:: Source passage ::
Covered in this article:


Indoor pools are uncommon

natatorium sketch color

Indoor swimming pools (aka natatoriums) are few and far between. This means that most engineers may never design one. It also means that the few engineers who do work on natatoriums typically will not have many to design. Natatorium design is a small, specialized niche.1

In other words, natatorium air quality problems exist–in part–because there are so few natatoriums in the first place. So few natatoriums means less opportunities for engineers to learn and understand them. And because natatoriums are so rare, learning from their IAQ problems is also rare.

Even if a swimming pool has IAQ problems in their first week of opening (like so many competitive pools do), the designers were done with their work months earlier, and they are now working on other projects. If such problems are bad enough to contact the designers of record, those calls may not be until months or even years later. By that time, any number of things could be impacting the air quality. So the clear line of responsiblity becomes blurred. 

We'll be blunt. Designing an indoor pool HVAC system is challenging and risky. We completely understand why engineering firms often decline such projects, or hire consultants to help.

The Engineer's Dilemma

A professional engineer is responsible for the functionality of the systems they design. Ultimately it is their name on their license and stamp that certifies the drawings being submitted for construction are up to standards and will work. But imagine you're an engineer who has never worked on an indoor pool. None of us know what we don't know...and indoor pools are full of unknowns.

Is it reasonable to expect perfection the first time doing something? No way. We grow by doing and sometimes failing, learning from the failure, and trying again. Practice, practice, practice.

While we all depend on them for a successful project, realistically we should not expect a mechanical engineer to nail a natatorium design on their first attempt. And yet, the health consequences of a flawed natatorium design are very real to those of us who swim and spend time in indoor pools. And therein lies the dilemma.

Swimmers, lifeguards and coaches must rely on a professional engineer to design an air system that covers many variables that do not exist in any other type of room...while also designing for healthy indoor air...and their guidebook, ASHRAE 62.1, has a natatorium section only four pages long. And in most cases, those engineers have never worked on an indoor pool before (or very few).

:: Directive 1 ::
Decide whether each statement below agrees with the natatorium passage, answering yes or no and quoting the deciding words from it.
(a) Natatorium design is a small, specialized field.
(b) ASHRAE 62.1 gives natatoriums a section ten pages long.
(c) The writers expect a mechanical engineer to get a natatorium design right on the first attempt.
:: Directive 2 ::
Please extend the natatorium passage, picking up after its final sentence.

:: Provided data ::
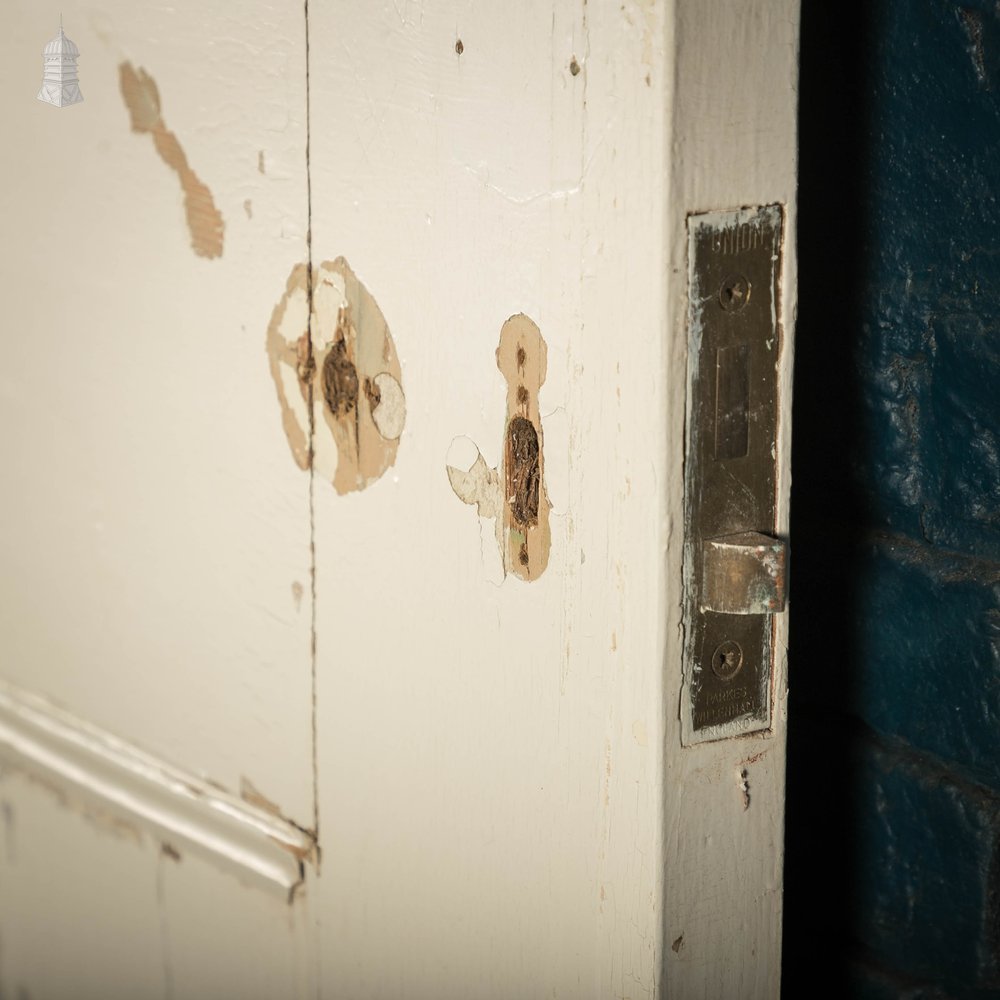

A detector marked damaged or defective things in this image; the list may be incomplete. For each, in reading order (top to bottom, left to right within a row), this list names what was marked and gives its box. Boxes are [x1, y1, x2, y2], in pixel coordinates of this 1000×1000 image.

:: Answer 1 ::
(a) Yes: "Natatorium design is a small, specialized niche."
(b) No: "has a natatorium section only four pages long"
(c) No: "realistically we should not expect a mechanical engineer to nail a natatorium design on their first attempt"

:: Answer 2 ::
ASHRAE 62.1 pages

Sadly, while problems are never intentional, they are in almost every natatorium worldwide. And while air quality problems may not be entirely the engineer's fault, those problems are often their responsibility anyway.  To make matters worse, air design might be the only thing that can fix the problem. 

Natatoriums are complicated

Consider the extraordinary variables a natatorium has that no other type of room does. Moisture loads, changing evaporation rates (depending on air and water temperatures), temperature deltas that lead to extreme energy costs, vapor pressure, strict temperature target (2ºF above water temperature), strict RH % target, and of course, corrosive airborne contaminants like chloramines. There are more, but you hopefully get the idea. Natatoriums unlike any other type of room.

Natatoriums are notoriously difficult to design, and there are so few of them to learn from. Compound that fact with the design standard 62.1 from ASHRAE having just 4 pages in its handbook devoted to Natatoriums. And on top of that, those 4 pages are wide open to interpretation, because we have seen hundreds of natatoriums designed within the ASHRAE standard that still had bad air quality problems.

Futhermore, without consulting with the pool operators themselves, an engineer will not know how a pool is going to be used. All it takes is a miscommunication (or lack of communication) for problems to occur. For instance, what if the operators crank up the water temperature to make the seniors and children happier? Now the evaporation rate has changed, which changes other factors that stress the dehumidifier, etc., etc..

The blame game

girl struggling to breathe at an indoor pool, using an inhaler, coughing after swimming. Chloramine pollution, chloramine poisoning
Historically, water and air people point fingers at each other when air problems occur. "Fix your water chemistry!" "My chemistry is balanced, fix your air handler!"  Back and forth the fingers point. Meanwhile, swimmers are coughing and their doctors are prescribing inhalers (we speak from personal experience here).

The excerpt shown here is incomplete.